— SOAL LATIHAN —
**1.** Tentukan apakah setiap pernyataan berikut sesuai dengan teks tentang Tangkit, lalu jawab ya atau tidak disertai kutipan kata-kata teks yang menjadi penentunya. (a) Tangkit berbatasan langsung dengan negara lain. (b) Penulis "monggal" di Tangkit bersama 15 orang kawan pada Agustus 2014. (c) Desa Gelata termasuk wilayah Kecamatan Nanga Sokan.
**2.** Kutiplah bagian teks tentang Tangkit mulai dari "Selanjutnya, jangankan presiden" sampai dengan "menyangkut soal kedaulatan.".
**3.** Lanjutkan teks tentang Tangkit setelah kalimat terakhirnya.

— PENGGALAN TEKS —
....

NUSANTARANEWS.CO – Nama daerahnya Tangkit. Di bagian hilir Tangkit terdapat beberapa desa seperti Gelata, Riam Jaya, Nanga Betangai, Melana dan Nanga Potai yang kesemuanya berada di bawah naungan Kecamatan Nanga Sokan, Kabupaten Melawi, Provinsi Kalimantan Barat. Sedang di bagian hulu Tangkit, masih banyak desa lainnya macam Nanga Libas, Penyengkuang serta beberapa nama desa yang penulis sendiri tak begitu hafal. Tetapi, desa-desa itu berada di perbatasan Kalimantan Barat dengan Kalimantan Tengah.
Dalam peta, desa-desa di atas tak akan ditemui, bahkan Google sekalipun tidak akan mampu menelusuri sampai ke daerah-daerah tersebut karena memang tak ada akses internet ataupun teknologi lainnya yang mampu menjangkau daerah-daerah perbatasan itu.
Selanjutnya, jangankan presiden Joko Widodo (Jokowi), gubernur Kalimantan Barat pun penulis sendiri tak yakin tahu daerah-daerah tersebut, alih-alih mengunjunginya. Ya, daerah perbatasan terkadang memang selalu dipandang sebelah mata oleh para petinggi negara sebelum ada peristiwa penting yang menggemparkan terjadi di sana. Ambil contoh misalnya di Nunukan beberapa waktu lalu, setelah diketahui di beberapa desa warganya berpindah menjadi warga negara Malaysia, barulah pemerintah daerah dan pemerintah pusat ribut serta mendadak perhatian. Fakta semacam itu adalah ironi daerah perbatasan, kerap luput dari perhatian untuk tak dikatakan terlupakan, maka kedaulatan NKRI pun benar-benar dipertaruhkan. Padahal, daerah perbatasan adalah hal yang menyangkut soal kedaulatan.
Terlepas dari itu, daerah Tangkit memang tidak seperti halnya Nunukan. Tangkit tidak berbatasan dengan negara lain sehingga tak ada ancaman eksodus, hanya saja dibandingkan dengan daerah-daerah lainnnya, Tangkit mungkin boleh dibilang masih tetinggal. Penulis sendiri pun dalam tulisan ini tak akan berbicara soal ketertinggalan tersebut karena pemerintah daerah tentu lebih tahu urusannya. Namun, penulis masih terngiang-ngiang dan terbayang-bayang betapa bahagianya saat penulis beserta 15 orang kawan “monggal” di Tangkit sejak pagi hingga sore hari pada musim kemarau, Agustus 2014 lalu. “Monggal” adalah bahasa daerah setempat yang dalam bahasa Indonesia-nya dapat diartikan rekreasi atau camping.

....

— DATA TERSEDIA —
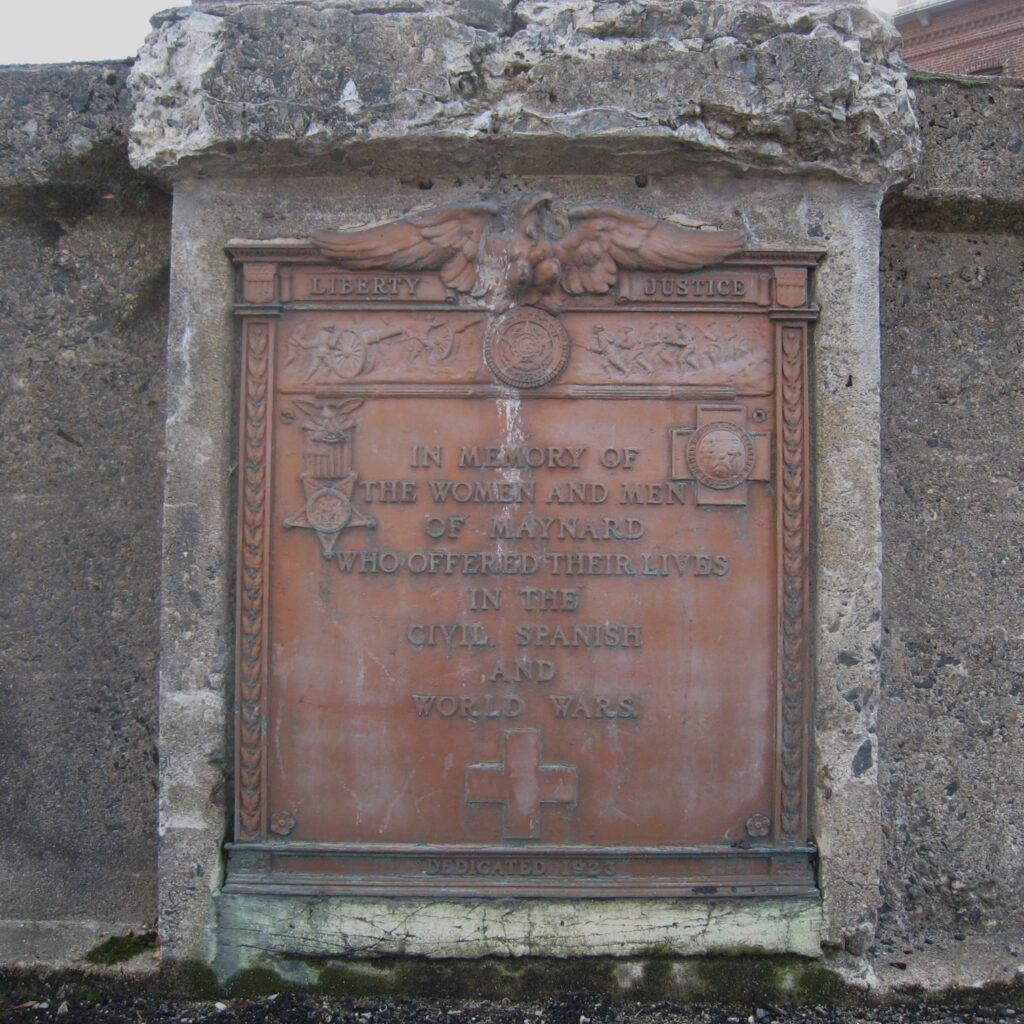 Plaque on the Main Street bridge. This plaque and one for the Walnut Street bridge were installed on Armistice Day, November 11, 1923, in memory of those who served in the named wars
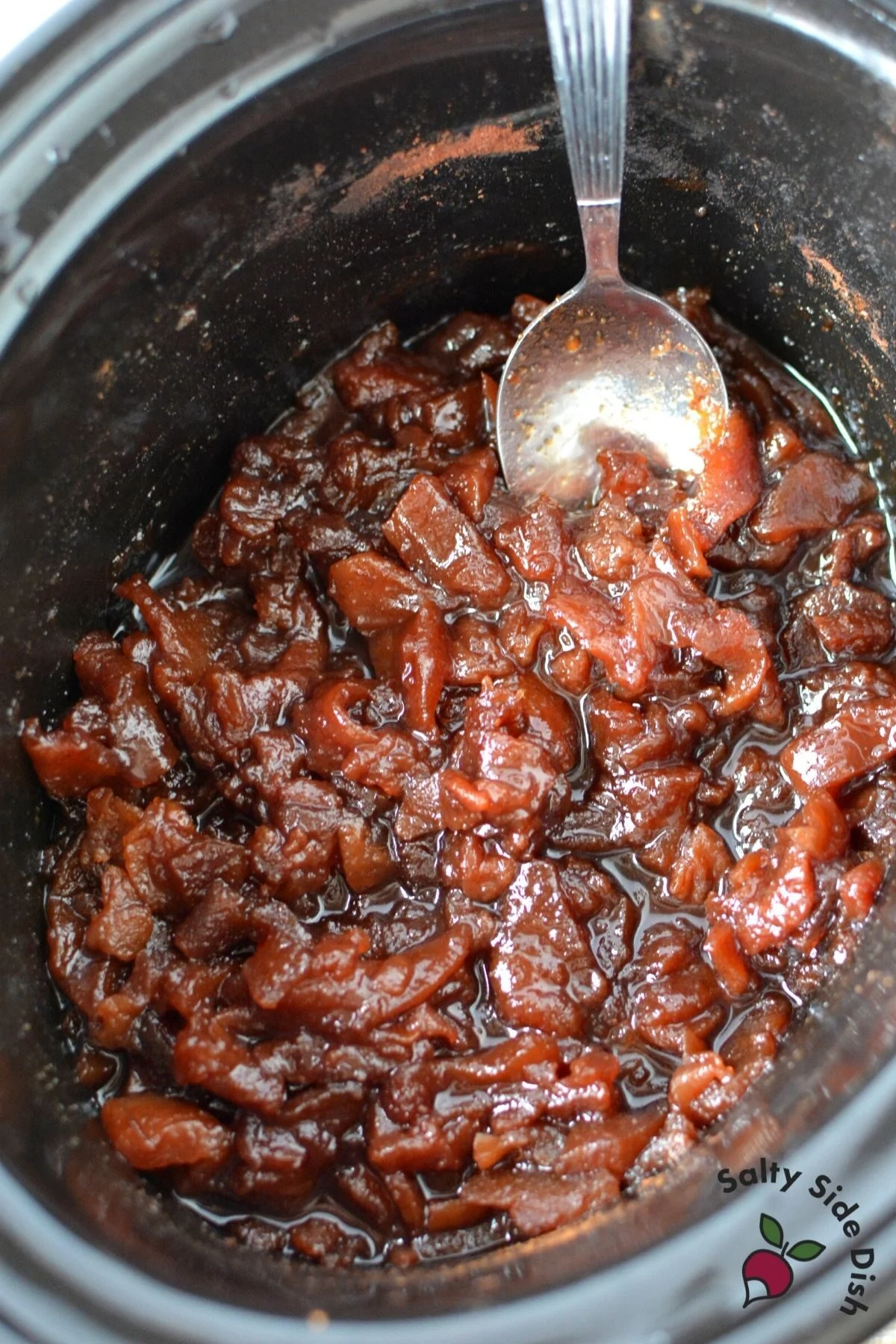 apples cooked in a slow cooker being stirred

....

— KUNCI JAWABAN —
**1.**
(a) Tidak: "Tangkit tidak berbatasan dengan negara lain sehingga tak ada ancaman eksodus"
(b) Ya: "penulis beserta 15 orang kawan “monggal” di Tangkit sejak pagi hingga sore hari pada musim kemarau, Agustus 2014 lalu"
(c) Ya: "Gelata, Riam Jaya, Nanga Betangai, Melana dan Nanga Potai yang kesemuanya berada di bawah naungan Kecamatan Nanga Sokan"

**2.**
Selanjutnya, jangankan presiden Joko Widodo (Jokowi), gubernur Kalimantan Barat pun penulis sendiri tak yakin tahu daerah-daerah tersebut, alih-alih mengunjunginya. Ya, daerah perbatasan terkadang memang selalu dipandang sebelah mata oleh para petinggi negara sebelum ada peristiwa penting yang menggemparkan terjadi di sana. Ambil contoh misalnya di Nunukan beberapa waktu lalu, setelah diketahui di beberapa desa warganya berpindah menjadi warga negara Malaysia, barulah pemerintah daerah dan pemerintah pusat ribut serta mendadak perhatian. Fakta semacam itu adalah ironi daerah perbatasan, kerap luput dari perhatian untuk tak dikatakan terlupakan, maka kedaulatan NKRI pun benar-benar dipertaruhkan. Padahal, daerah perbatasan adalah hal yang menyangkut soal kedaulatan.

**3.**
Berangkat dari desa Melana, penulis beserta 15 rekan lainnya menyusuri sungai Pinoh menggunakan perahu kecil yang dikayuh oleh motor Speed. Sungai Pinoh yang kecil itu kami susuri dengan perahu kecil pula yang sarat penumpang sehingga memaksakan beberapa orang dari kami harus turun ke pinggir untuk berjalan kaki karena saat itu musim kemarau. Sungai surut dan dangkal. Jika dipaksakan tetap dalam perahu niscaya perahu akan rusak karena hamparan batu-batu kerikil berhamburan, motor speed tak bisa terus dinyalakan sehingga beberapa orang yang tersisa di dalam perahu harus mengayuh sampan agar sampai ke tujuan. Setelah sampai di tempat yang dalam (teluk),barulah kami masuk ke dalam perahu kembali dan motor speed dinyalakan lagi.
Selama perjalanan, kami terkadang harus berjalan kaki menyeberangi sungai, melawan arus sungai yang dangkal setinggi lutut orang dewasa. Dan itu kami lakukan beberapa kali demi menjaga perahu agar tidak rusak. Meski begitu, kami benar-benar menikmati perjalanan tersebut. Sesekali kami mampir di rumah warga yang kami jumpai untuk sekadar meminta buah klengkeng, duren, jambu dan rambutan. Warga, dengan senang hati memberikan buah-buahan tersebut sukarela, tanpa meminta uang se-rupiah-pun.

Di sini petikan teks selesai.